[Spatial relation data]
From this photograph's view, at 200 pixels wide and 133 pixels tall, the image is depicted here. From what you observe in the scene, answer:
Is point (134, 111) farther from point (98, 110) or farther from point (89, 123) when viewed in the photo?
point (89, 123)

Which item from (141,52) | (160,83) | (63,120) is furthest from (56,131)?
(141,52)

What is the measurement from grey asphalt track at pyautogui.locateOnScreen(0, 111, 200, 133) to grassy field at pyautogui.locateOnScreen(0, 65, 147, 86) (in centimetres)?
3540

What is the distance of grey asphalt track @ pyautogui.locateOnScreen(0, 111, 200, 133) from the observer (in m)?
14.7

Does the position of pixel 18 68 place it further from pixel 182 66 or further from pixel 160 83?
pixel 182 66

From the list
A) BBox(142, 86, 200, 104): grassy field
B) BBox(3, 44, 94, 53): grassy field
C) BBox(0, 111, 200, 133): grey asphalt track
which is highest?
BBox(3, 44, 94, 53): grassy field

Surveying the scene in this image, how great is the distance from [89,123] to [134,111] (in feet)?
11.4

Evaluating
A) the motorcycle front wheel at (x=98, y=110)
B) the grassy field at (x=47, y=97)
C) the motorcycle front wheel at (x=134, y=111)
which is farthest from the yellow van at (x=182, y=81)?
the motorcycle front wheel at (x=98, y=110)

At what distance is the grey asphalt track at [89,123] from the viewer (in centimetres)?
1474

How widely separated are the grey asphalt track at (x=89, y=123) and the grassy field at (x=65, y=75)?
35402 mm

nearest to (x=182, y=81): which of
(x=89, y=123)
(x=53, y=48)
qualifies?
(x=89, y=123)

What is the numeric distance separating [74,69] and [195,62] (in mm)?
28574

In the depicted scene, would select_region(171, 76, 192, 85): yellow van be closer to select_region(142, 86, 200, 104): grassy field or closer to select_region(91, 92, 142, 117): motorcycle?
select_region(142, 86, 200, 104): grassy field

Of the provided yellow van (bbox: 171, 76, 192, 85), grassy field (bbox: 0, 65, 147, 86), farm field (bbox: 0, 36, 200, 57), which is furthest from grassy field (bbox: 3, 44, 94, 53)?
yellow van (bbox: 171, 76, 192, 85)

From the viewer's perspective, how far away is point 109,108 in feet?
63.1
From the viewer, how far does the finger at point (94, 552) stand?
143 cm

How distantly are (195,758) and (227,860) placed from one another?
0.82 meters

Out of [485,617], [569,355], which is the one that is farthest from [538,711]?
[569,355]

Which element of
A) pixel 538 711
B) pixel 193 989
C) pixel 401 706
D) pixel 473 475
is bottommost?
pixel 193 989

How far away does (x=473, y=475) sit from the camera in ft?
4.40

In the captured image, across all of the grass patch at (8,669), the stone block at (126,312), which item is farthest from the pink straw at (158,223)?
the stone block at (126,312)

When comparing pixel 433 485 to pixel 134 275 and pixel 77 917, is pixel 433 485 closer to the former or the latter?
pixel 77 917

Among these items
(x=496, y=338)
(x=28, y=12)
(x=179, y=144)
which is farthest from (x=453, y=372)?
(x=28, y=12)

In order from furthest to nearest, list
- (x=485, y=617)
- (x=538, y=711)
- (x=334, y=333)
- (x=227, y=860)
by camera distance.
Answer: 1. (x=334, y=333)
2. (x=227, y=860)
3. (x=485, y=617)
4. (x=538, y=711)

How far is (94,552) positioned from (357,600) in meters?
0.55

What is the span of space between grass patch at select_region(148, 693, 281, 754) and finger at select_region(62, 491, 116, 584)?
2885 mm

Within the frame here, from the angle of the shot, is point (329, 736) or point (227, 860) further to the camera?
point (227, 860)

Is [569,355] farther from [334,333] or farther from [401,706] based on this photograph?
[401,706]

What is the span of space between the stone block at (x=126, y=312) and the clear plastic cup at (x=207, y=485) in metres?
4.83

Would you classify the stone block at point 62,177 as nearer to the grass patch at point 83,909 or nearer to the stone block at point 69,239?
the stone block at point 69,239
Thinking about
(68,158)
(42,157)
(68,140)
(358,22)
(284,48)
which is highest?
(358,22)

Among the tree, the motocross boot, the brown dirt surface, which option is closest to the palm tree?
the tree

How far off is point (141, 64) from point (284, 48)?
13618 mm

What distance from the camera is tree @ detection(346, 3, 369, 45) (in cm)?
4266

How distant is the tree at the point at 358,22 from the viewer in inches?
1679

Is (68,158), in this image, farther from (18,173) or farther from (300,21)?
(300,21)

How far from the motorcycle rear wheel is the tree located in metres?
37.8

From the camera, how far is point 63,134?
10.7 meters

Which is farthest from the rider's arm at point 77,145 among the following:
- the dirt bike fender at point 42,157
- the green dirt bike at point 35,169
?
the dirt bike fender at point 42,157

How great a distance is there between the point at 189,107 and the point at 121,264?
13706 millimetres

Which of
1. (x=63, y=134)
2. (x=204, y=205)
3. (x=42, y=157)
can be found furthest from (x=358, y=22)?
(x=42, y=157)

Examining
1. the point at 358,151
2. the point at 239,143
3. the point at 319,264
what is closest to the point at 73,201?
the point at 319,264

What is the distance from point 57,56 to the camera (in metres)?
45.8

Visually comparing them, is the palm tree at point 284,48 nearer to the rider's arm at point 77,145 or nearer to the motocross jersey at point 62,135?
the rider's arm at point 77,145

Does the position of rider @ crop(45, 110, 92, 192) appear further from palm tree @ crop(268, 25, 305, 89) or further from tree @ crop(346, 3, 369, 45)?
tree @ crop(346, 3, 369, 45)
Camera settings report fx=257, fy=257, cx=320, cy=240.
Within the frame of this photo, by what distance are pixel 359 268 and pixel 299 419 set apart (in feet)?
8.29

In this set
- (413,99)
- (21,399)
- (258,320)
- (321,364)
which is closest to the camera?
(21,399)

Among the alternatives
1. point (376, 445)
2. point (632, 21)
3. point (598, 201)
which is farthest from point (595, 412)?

> [Short problem] Copy all of the lines above word for word, in the same order.

> [Complete response]
From this photograph's view, at 200 pixels wide and 133 pixels tall, the image is depicted here. From what you observe in the scene, answer:
Is point (134, 111) farther from point (98, 110) or farther from point (89, 123) when viewed in the photo?
point (89, 123)

Which item from (141,52) | (160,83) | (63,120) is furthest from (56,131)?
(141,52)

What is the measurement from grey asphalt track at pyautogui.locateOnScreen(0, 111, 200, 133) to grassy field at pyautogui.locateOnScreen(0, 65, 147, 86) (in centimetres)?
3540

What is the distance of grey asphalt track @ pyautogui.locateOnScreen(0, 111, 200, 133) from the observer (in m)?
14.7

Does the position of pixel 18 68 place it further from pixel 182 66 or further from pixel 160 83?
pixel 182 66

From the list
A) BBox(142, 86, 200, 104): grassy field
B) BBox(3, 44, 94, 53): grassy field
C) BBox(0, 111, 200, 133): grey asphalt track
which is highest?
BBox(3, 44, 94, 53): grassy field

Surveying the scene in this image, how great is the distance from [89,123] to [134,111] (in feet)?
11.4

Evaluating
A) the motorcycle front wheel at (x=98, y=110)
B) the grassy field at (x=47, y=97)
C) the motorcycle front wheel at (x=134, y=111)
which is farthest from the yellow van at (x=182, y=81)?
the motorcycle front wheel at (x=98, y=110)

At what distance is the grey asphalt track at [89,123] from the viewer (in centimetres)?
1474

How widely separated are the grey asphalt track at (x=89, y=123) and the grassy field at (x=65, y=75)?
35402 mm

nearest to (x=182, y=81): which of
(x=89, y=123)
(x=53, y=48)
qualifies?
(x=89, y=123)

What is the numeric distance separating [74,69] and [195,62] (in mm)?
28574

In the depicted scene, would select_region(171, 76, 192, 85): yellow van be closer to select_region(142, 86, 200, 104): grassy field or closer to select_region(91, 92, 142, 117): motorcycle?
select_region(142, 86, 200, 104): grassy field

Of the provided yellow van (bbox: 171, 76, 192, 85), grassy field (bbox: 0, 65, 147, 86), farm field (bbox: 0, 36, 200, 57), which is furthest from grassy field (bbox: 3, 44, 94, 53)?
yellow van (bbox: 171, 76, 192, 85)

From the viewer's perspective, how far away is point 109,108 in feet?
63.1
From the viewer, how far does the finger at point (94, 552) stand?
143 cm

How distantly are (195,758) and (227,860) placed from one another?
0.82 meters

Out of [485,617], [569,355], which is the one that is farthest from [538,711]?
[569,355]

Which element of
A) pixel 538 711
B) pixel 193 989
C) pixel 401 706
D) pixel 473 475
is bottommost?
pixel 193 989

How far away does (x=473, y=475) sit from the camera in ft?
4.40

In the captured image, across all of the grass patch at (8,669), the stone block at (126,312), which item is farthest from the pink straw at (158,223)?
the stone block at (126,312)

When comparing pixel 433 485 to pixel 134 275 and pixel 77 917, is pixel 433 485 closer to the former or the latter?
pixel 77 917

Among these items
(x=496, y=338)
(x=28, y=12)
(x=179, y=144)
which is farthest from (x=453, y=372)?
(x=28, y=12)

In order from furthest to nearest, list
- (x=485, y=617)
- (x=538, y=711)
- (x=334, y=333)
- (x=227, y=860)
by camera distance.
Answer: 1. (x=334, y=333)
2. (x=227, y=860)
3. (x=485, y=617)
4. (x=538, y=711)

How far is (94,552) positioned from (357,600) in meters?
0.55

What is the span of space between grass patch at select_region(148, 693, 281, 754) and finger at select_region(62, 491, 116, 584)?
2885 mm

Within the frame here, from the angle of the shot, is point (329, 736) or point (227, 860) further to the camera?
point (227, 860)

Is [569,355] farther from [334,333] or farther from [401,706] based on this photograph?
[401,706]

What is the span of space between the stone block at (x=126, y=312) and the clear plastic cup at (x=207, y=485) in metres?
4.83

Would you classify the stone block at point 62,177 as nearer to the grass patch at point 83,909 or nearer to the stone block at point 69,239?
the stone block at point 69,239
Thinking about
(68,158)
(42,157)
(68,140)
(358,22)
(284,48)
which is highest?
(358,22)

Among the tree, the motocross boot, the brown dirt surface, which option is closest to the palm tree?
the tree

How far off is point (141, 64) from point (284, 48)?
13618 mm

What distance from the camera is tree @ detection(346, 3, 369, 45) (in cm)?
4266

How distant is the tree at the point at 358,22 from the viewer in inches?
1679

Is (68,158), in this image, farther from (18,173) or farther from (300,21)?
(300,21)

How far from the motorcycle rear wheel is the tree located in metres?
37.8

From the camera, how far is point 63,134?
10.7 meters

Which is farthest from the rider's arm at point 77,145 among the following:
- the dirt bike fender at point 42,157
- the green dirt bike at point 35,169
?
the dirt bike fender at point 42,157

How great a distance is there between the point at 189,107 and the point at 121,264?
13706 millimetres

Which of
1. (x=63, y=134)
2. (x=204, y=205)
3. (x=42, y=157)
can be found furthest from (x=358, y=22)?
(x=42, y=157)

Examining
1. the point at 358,151
2. the point at 239,143
3. the point at 319,264
what is closest to the point at 73,201?
the point at 319,264

What is the distance from point 57,56 to the camera (in metres)?
45.8

Visually comparing them, is the palm tree at point 284,48 nearer to the rider's arm at point 77,145 or nearer to the motocross jersey at point 62,135?
the rider's arm at point 77,145

Does the position of rider @ crop(45, 110, 92, 192) appear further from palm tree @ crop(268, 25, 305, 89) or further from tree @ crop(346, 3, 369, 45)?
tree @ crop(346, 3, 369, 45)
Camera settings report fx=257, fy=257, cx=320, cy=240.
Within the frame of this photo, by what distance are pixel 359 268 and pixel 299 419 set apart (in feet)?
8.29

In this set
- (413,99)
- (21,399)
- (258,320)
- (321,364)
which is closest to the camera?
(21,399)

Among the alternatives
1. point (376, 445)
2. point (632, 21)
3. point (598, 201)
which is farthest from point (595, 412)?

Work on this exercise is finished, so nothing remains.